> [Фрагмент текста]
* * * * *

Ты — отступник: за остров зеленый
Отдал, отдал родную страну,
Наши песни, и наши иконы,
И над озером тихим сосну.
Для чего ты, лихой ярославец,
Коль еще не лишился ума,
Загляделся на рыжих красавиц
И на пышные эти дома?
Так теперь и кощунствуй, и чванься,
Православную душу губи,
В королевской столице останься
И свободу свою полюби.
Для чего ж ты приходишь и стонешь
Под высоким окошком моим?
Знаешь сам, ты и в море не тонешь,
И в смертельном бою невредим.
Да, не страшны ни море, ни битвы
Тем, кто сам потерял благодать.
Оттого-то во время молитвы
Попросил ты тебя поминать.
Тут и «иконы» и «молитвы», но в основу сюжета положена история Энея. Герою Ахматовой, «лихому ярославцу», приписываются точь-в-точь те же мифологические черты, какими обладал у Вергилия Эней: «Знаешь сам, ты и в море не тонешь, / И в смертельном бою невредим». То есть Ахматова вменяет конкретному человеку, Борису Анрепу, осмыслению разрыва с которым посвящено это стихотворение, мифологизированные черты Энея, героя проигранной битвы за Трою, каким был и Анреп, служивший во время Мировой войны в русской военной кавалерии, — по всем статям богатырь, но знавший цену проигранным сражениям.
По интенсивности и размаху переживаний стихи Ахматовой, посвященные Анрепу, напоминают «Энеиду» Вергилия с инвективами Дидоны уплывающему за море Энею: «Мчись, уплывай, убегай, ищи в Италии царства!» (IV, 381).[2] Но дело не в гневе, а в том, что, как и у Ахматовой, с Энеем Дидона остается «неразлучной и в разлуке» (IV, 83).
С Анрепом-Энеем связан большой ряд ахматовских стихотворений 1917 года и иных лет. И не обязательно троянские, карфагенские или римские аллюзии господствуют в них наглядно. Главное — чувства выражены сильно, под стать карфагенской царице: «Ты — солнце моих песнопений, / Ты — жизни моей благодать» («Как площади эти обширны…»). Это стихотворение того же, 1917, года особенно показательно — в нем персонажи мифологизированы наглядно: «И мы, словно смертные люди (курсив мой. — А.), / По свежему снегу идем».
Павлу Лукницкому на вопрос, любил ли ее Анреп, помедлив, Ахматова ответила прямо: «Он… нет, конечно, не любил… Это не любовь была… Но он все для меня мог сделать, — так вот просто…»[3] Что это было за чувство, как его определяла для себя Ахматова, нам со всей достоверностью установить не дано. Даже услышав признание: «…ему почти вся „Белая стая“ посвящена…», — сказала она тогда же.[4]
Ясно нам одно: длительность этого притяжения несомненна не только со стороны Ахматовой, но и со стороны Анрепа, о чем свидетельствует его поздний очерк «Черное кольцо» (1966). Последняя фраза дописана в день смерти Ахматовой.

* * * * *

> [Что сделать]
a) Верни из текста об Ахматовой и Анрепе кусок от «Ты — отступник: за» до «пышные эти дома?».
b) В какой день, судя по тексту об Ахматовой и Анрепе, была дописана последняя фраза очерка «Черное кольцо»?
c) Допиши продолжение текста об Ахматовой и Анрепе, начав сразу после его последнего предложения.

> [Данные]
* * * * *

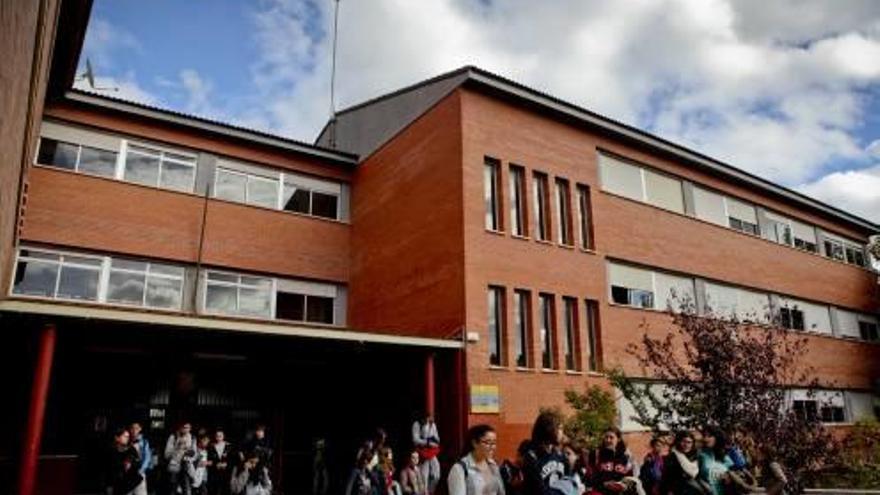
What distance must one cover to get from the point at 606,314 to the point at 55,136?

* * * * *

> [Ответы]
a)
Ты — отступник: за остров зеленый
Отдал, отдал родную страну,
Наши песни, и наши иконы,
И над озером тихим сосну.
Для чего ты, лихой ярославец,
Коль еще не лишился ума,
Загляделся на рыжих красавиц
И на пышные эти дома?

b) В день смерти Ахматовой.

c)
«Заветная черта», которую не перейти было в отношениях с Николаем Недоброво, чему свидетельство посвященное ему стихотворение «Есть в близости людей заветная черта…», преодолена Анной Ахматовой едва ли не в те же дни с его другом Борисом Анрепом. Достоевский превозмог Тютчева (его особенно чтил Недоброво). В навеянном встречей с Борисом Анрепом стихотворении «Широк и желт вечерний свет…» (1915) Ахматова, продлевая очарованье «Последней любви» Тютчева, превращает небывшее в бывшее, «последнюю» любовь оборачивает «первой», а свой достоевский надрыв делает источником чистого лиризма.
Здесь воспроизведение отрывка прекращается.